1. Thanks for sharing your story with our readers, Kim. Tell us about your youngest son Cade. Two weeks before Cade’s 1st birthday, I read a letter to the editor in Parents magazine about juvenile diabetes. One week later, Cade began to show symptoms that had me very puzzled and that article kept nagging at me. He was peeing excessively, breathing rapidly, sleeping constantly, and losing weight. Finally, on a Friday afternoon, I realized we needed to get in to see our doctor before the weekend. I grabbed my mother and a credit card and we headed out. The doctor agreed to check Cade for diabetes but said it would be the youngest patient he’d diagnosed in his years of practice. He came back and told us that Cade did have diabetes, was very sick, and needed to be admitted to Children's Medical Center immediately.
2. Mother’s intuition is a real thing, huh? What was your biggest fear when you heard the diagnosis? Cade was in a diabetic state called DKA, which has a 10% mortality rate. Death was a very real possibility. There was also the danger of brain damage. I will never forget when the doctors told us he was finally out of the woods, I asked, “He'll grow out of this right?” Learning that he would have it the rest of his life or until someone discovers a cure was sobering.
3. Describe some of the insurance hurdles you’ve faced. Our family has been very fortunate in that we have had good insurance, especially compared to many we have known. But even so, 2012 was a particularly bad year for us. Cade had to have a new insulin pump and Trent, our oldest son, was diagnosed with diabetes and had a hospital stay. That was also the year I’d decided to switch our coverage to the low premium/extremely high deductible and out-of-pocket maximum option. Thankfully, when Trent got his insulin pump, I learned that when you have two children on a pump through Medtronic you get a 20% discount! Now that the boys are in college/high school, I pray they pursue careers that offer good benefits when they’re out on their own. Keeping up with the financial strain meant I had to learn all about insurance benefits, co-pays, deductibles, and the difference between a flexible spending and an HSA account. It’s unfortunate that you don't typically learn that information until you are in a position of desperately needing it.
4. What were some of the experimental offerings? Did they work? What did you think each time you had to make one of those hard choices about letting them use your son as a guinea pig? Cade was the first “little kid” at Children's to go on insulin pump. It was life altering and allowed him to live a more “normal” lifestyle while still maintaining good control. The upside to the expensive pump was so exciting that making sure he got one was an easy decision!
5. What kind of toll did Cade’s condition take on your family? Having a one-year-old on insulin was like bringing home a newborn. We would set alarms to take turns checking his sugar in the night. I always had trouble going back to sleep! We were exhausted for several years. When the boys got old enough to go places with friends or have sleepovers, it was extremely stressful. Despite our constant fear, we felt it critical that they lead normal childhoods, even though it was easier and safer to keep them home with us. The worry is still always there. The boys often do not feel the same sense of concern, and some of that is good. You don't want them to live in fear but you also need them to have a healthy respect for the illness that kids don't really want to address.

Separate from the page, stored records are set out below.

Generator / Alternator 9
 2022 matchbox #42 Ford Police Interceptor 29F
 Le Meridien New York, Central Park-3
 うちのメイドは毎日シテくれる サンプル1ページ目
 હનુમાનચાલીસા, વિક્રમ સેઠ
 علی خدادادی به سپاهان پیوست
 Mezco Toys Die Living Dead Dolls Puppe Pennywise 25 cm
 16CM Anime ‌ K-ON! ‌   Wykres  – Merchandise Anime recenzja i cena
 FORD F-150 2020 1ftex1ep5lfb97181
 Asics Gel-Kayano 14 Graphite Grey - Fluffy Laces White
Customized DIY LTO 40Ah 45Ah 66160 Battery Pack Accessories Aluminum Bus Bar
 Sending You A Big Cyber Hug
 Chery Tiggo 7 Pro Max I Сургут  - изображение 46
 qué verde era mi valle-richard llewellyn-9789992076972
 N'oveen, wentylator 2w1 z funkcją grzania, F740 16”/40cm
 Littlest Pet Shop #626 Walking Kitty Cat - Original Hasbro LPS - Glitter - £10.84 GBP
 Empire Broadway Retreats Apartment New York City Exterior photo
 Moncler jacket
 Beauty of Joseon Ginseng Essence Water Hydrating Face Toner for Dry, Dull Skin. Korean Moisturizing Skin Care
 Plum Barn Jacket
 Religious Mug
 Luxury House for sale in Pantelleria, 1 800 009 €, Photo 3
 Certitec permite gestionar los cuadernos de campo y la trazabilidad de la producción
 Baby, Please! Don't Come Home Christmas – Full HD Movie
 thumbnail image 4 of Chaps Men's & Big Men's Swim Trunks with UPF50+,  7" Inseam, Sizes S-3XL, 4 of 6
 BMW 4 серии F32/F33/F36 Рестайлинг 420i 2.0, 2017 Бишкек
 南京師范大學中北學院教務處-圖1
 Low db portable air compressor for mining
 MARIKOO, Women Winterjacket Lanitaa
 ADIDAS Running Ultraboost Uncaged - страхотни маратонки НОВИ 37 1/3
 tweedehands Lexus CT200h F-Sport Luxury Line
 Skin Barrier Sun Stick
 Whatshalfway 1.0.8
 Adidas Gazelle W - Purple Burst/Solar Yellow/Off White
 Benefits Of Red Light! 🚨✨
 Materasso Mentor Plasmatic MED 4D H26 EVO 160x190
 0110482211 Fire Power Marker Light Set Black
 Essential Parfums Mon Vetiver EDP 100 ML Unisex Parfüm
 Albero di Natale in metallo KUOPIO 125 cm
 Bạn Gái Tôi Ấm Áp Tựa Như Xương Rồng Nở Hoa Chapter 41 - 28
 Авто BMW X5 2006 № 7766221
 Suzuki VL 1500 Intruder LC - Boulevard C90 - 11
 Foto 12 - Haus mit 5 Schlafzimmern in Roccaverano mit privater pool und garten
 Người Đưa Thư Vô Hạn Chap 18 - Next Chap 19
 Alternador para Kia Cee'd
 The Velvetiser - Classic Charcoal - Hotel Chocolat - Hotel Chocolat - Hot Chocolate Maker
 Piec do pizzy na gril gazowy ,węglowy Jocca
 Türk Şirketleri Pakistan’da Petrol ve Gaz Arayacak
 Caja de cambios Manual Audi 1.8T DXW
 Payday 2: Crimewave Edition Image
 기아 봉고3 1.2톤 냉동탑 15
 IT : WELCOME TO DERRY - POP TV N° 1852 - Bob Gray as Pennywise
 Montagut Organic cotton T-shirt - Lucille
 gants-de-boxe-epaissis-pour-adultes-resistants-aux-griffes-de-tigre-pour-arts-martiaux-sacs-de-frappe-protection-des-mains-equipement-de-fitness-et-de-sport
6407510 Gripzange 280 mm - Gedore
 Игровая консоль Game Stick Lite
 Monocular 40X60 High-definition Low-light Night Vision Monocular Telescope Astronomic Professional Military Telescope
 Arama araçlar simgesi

6. So, what did you think when you found out your oldest son had the same condition? We were shocked because Trent’s diabetes was caught early, before he had any symptoms. His pediatrician caught it in routine screening because she’d been watching him closely. While not what I would have wished for him, it was a much easier adjustment because we already knew how to manage the disease and Trent had seen his brother deal with it so much that he really knew what to expect. We knew the medical bills would double!
7. As your oldest son prepares to leave for college in a few days, how does turning his health care completely over to him make you feel? He’s got the latest insulin pump which both reads his sugar and adjusts his insulin. If he will use the technology, he should have no issues. He is actually much more stable than Cade. But at the same time, his health does add a layer of concern to him leaving the nest. I worry about the crazy schedule, eating, and his general health. He’s going to do marching band, for Pete’s sake. But at the same time, I don’t want to say I don’t think you should do something because of diabetes. I never want to stand in the way of my boys living their lives.
I hate to tell you this, Kim, but I don’t think mother’s ever quit worrying about their kids. But you’re right, we never want to stand in the way of them living their lives…thus the reason we’ll do whatever it takes to make sure they can be successful as possible.